- **Aufgaben**
A: Prüfe, ob die folgenden Aussagen mit dem Urteilsauszug übereinstimmen, und beantworte jede mit Ja oder Nein samt den entscheidenden Worten des Urteilsauszugs als wörtlichem Zitat: (i) Der Kläger hatte bei Schluss der mündlichen Verhandlung das 65. Lebensjahr vollendet. (ii) Bei einem real unteilbaren Geschenk ist auch bei geringerem Unterhaltsbedarf stets das ganze Geschenk herauszugeben. (iii) Die Beklagte hat in der Vergangenheit den erforderlichen Unterhalt geleistet.
B: Zitiere aus dem Urteilsauszug wortgetreu die Passage von „Da der Kläger“ bis einschließlich „Klägers verfügen konnte.“.

- **Vorliegender Text**
2. Dagegen wendet sich die Revision mit Erfolg. Wie das Berufungsgericht im Ausgangspunkt nicht verkannt hat, ist der Kläger für die tatbestandlichen Voraussetzungen des von ihm geltend gemachten Herausgabeanspruchs nach § 528 Abs. 1 BGB darlegungs- und beweispflichtig. Dazu gehört insbesondere die Darlegung, daß und inwieweit er außerstande ist, seinen angemessenen Lebensunterhalt zu bestreiten.
Da der Kläger bei Schluß der mündlichen Verhandlung das 65. Lebensjahr vollendet hatte und, wovon auch das Berufungsgericht in anderem Zusammenhang ausgeht, unstreitig einen Rentenantrag gestellt hatte, hatte er sich dazu zu äußern, ob ihm zum Zeitpunkt der mündlichen Verhandlung ein Anspruch auf eine Sozialversicherungsrente zustand und auf welchen Betrag sich dieser belief. Auf jeden Fall hatte er sich zu der Behauptung der Beklagten zu erklären, nach ihrer Kenntnis sei ihm eine Rente bewilligt worden (§ 138 Abs. 1 und 2 ZPO), und das Berufungsgericht hatte auf eine solche Erklärung hinzuwirken (§ 139 Abs. 1 ZPO a.F.). Die mangelnde Genauigkeit der Behauptung der Beklagten stand dem nicht entgegen, da die Beklagte über keine nähere Kenntnis der Rentenansprüche des Klägers verfügen konnte.
Da somit der Notbedarf des Klägers nicht rechtsfehlerfrei festgestellt ist, kann das Berufungsurteil schon deshalb keinen Bestand haben.
II. Das Geschenk ist ferner nach § 528 Abs. 1 BGB nur herauszugeben, soweit der Schenker zur Bestreitung seines angemessenen Unterhalts außerstande ist. Grundsätzlich wird beim Rückforderungsanspruch gemäß § 528 Abs. 1 Satz 1 BGB zwar Naturalrestitution (§ 812 Abs. 1 Satz 1 BGB) geschuldet. Ist der Unterhaltsbedarf aber geringer als der Wert des geschenkten Gegenstandes und ist bei einem real unteilbaren Geschenk - wie es hier in Form eines Grundstücks vorliegt - eine Teilherausgabe unmöglich, ist gemäß § 818 Abs. 2 BGB (Teil-) Wertersatz in Geld zu leisten (BGHZ 94, 141, 143 f.). Bei regelmäßig wiederkehrendem Bedarf richtet sich der Anspruch aus § 528 Abs. 1 Satz 1 BGB demgemäß nach ständiger Rechtsprechung auf wiederkehrende Leistungen des Beschenkten in einer dem angemessenen Unterhaltsbedarf entsprechenden Höhe, und zwar so lange, bis der Wert des Schenkungsgegenstandes erschöpft ist (Senat, BGHZ 137, 76, 83; 146, 228, 231; BGH, Urt. v. 17. Januar 1996 - IV ZR 184/94, NJW 1996, 987 f.). Daß die Beklagte in der Vergangenheit den erforderlichen Unterhalt nicht geleistet hat, ändert an dieser Rechtslage nichts. Die Verurteilung der Beklagten zur Herausgabe des Grundstücks ist daher rechtsfehlerhaft.

- **Bereitgestelltes Material**

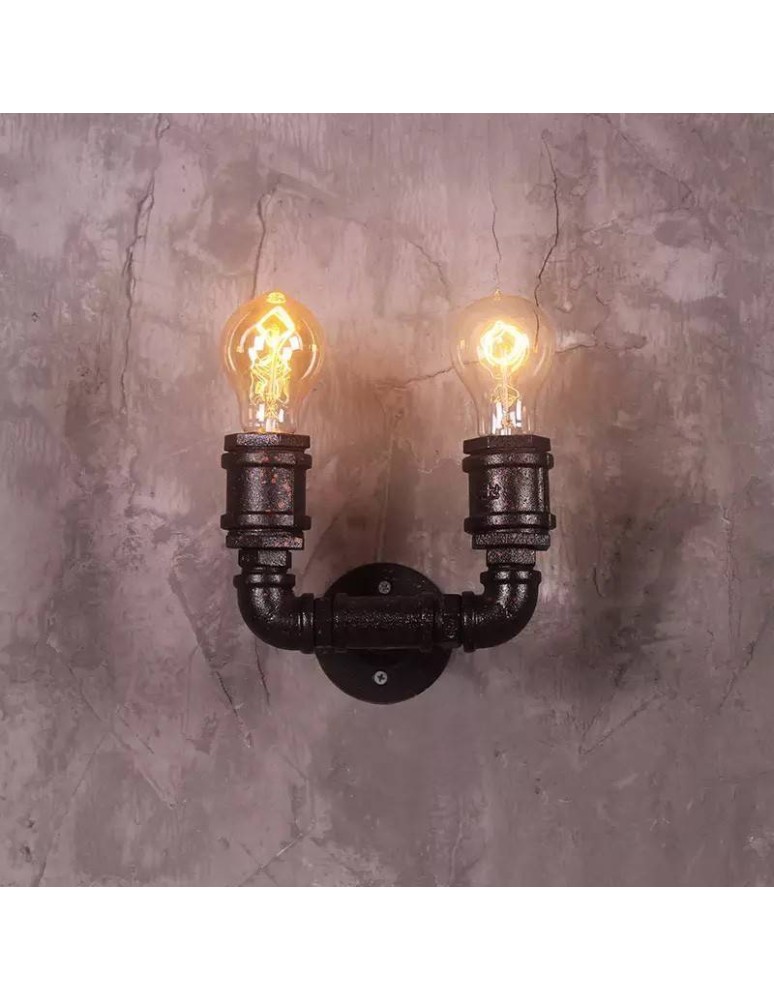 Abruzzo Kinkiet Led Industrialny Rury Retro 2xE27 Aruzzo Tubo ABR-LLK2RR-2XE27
...
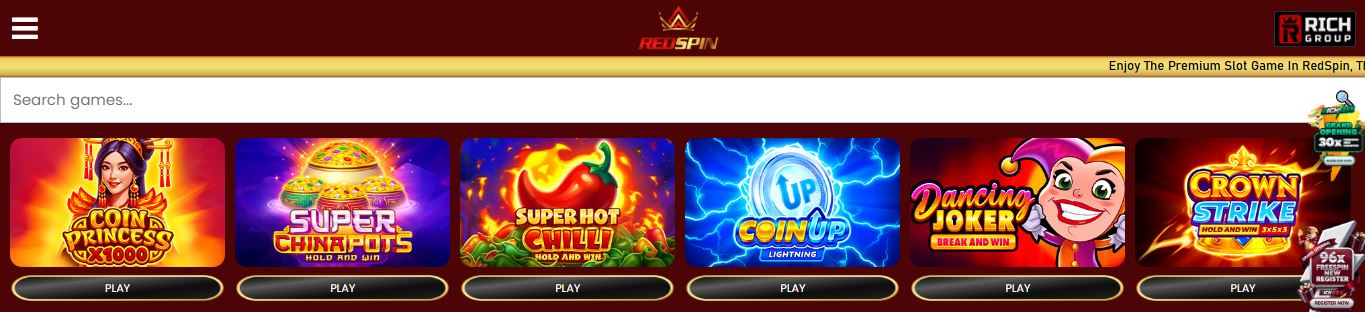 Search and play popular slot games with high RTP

- **Lösungen**
A:
(i) Ja: „Da der Kläger bei Schluß der mündlichen Verhandlung das 65. Lebensjahr vollendet hatte“
(ii) Nein: „ist gemäß § 818 Abs. 2 BGB (Teil-) Wertersatz in Geld zu leisten“
(iii) Nein: „Daß die Beklagte in der Vergangenheit den erforderlichen Unterhalt nicht geleistet hat“

B:
Da der Kläger bei Schluß der mündlichen Verhandlung das 65. Lebensjahr vollendet hatte und, wovon auch das Berufungsgericht in anderem Zusammenhang ausgeht, unstreitig einen Rentenantrag gestellt hatte, hatte er sich dazu zu äußern, ob ihm zum Zeitpunkt der mündlichen Verhandlung ein Anspruch auf eine Sozialversicherungsrente zustand und auf welchen Betrag sich dieser belief. Auf jeden Fall hatte er sich zu der Behauptung der Beklagten zu erklären, nach ihrer Kenntnis sei ihm eine Rente bewilligt worden (§ 138 Abs. 1 und 2 ZPO), und das Berufungsgericht hatte auf eine solche Erklärung hinzuwirken (§ 139 Abs. 1 ZPO a.F.). Die mangelnde Genauigkeit der Behauptung der Beklagten stand dem nicht entgegen, da die Beklagte über keine nähere Kenntnis der Rentenansprüche des Klägers verfügen konnte.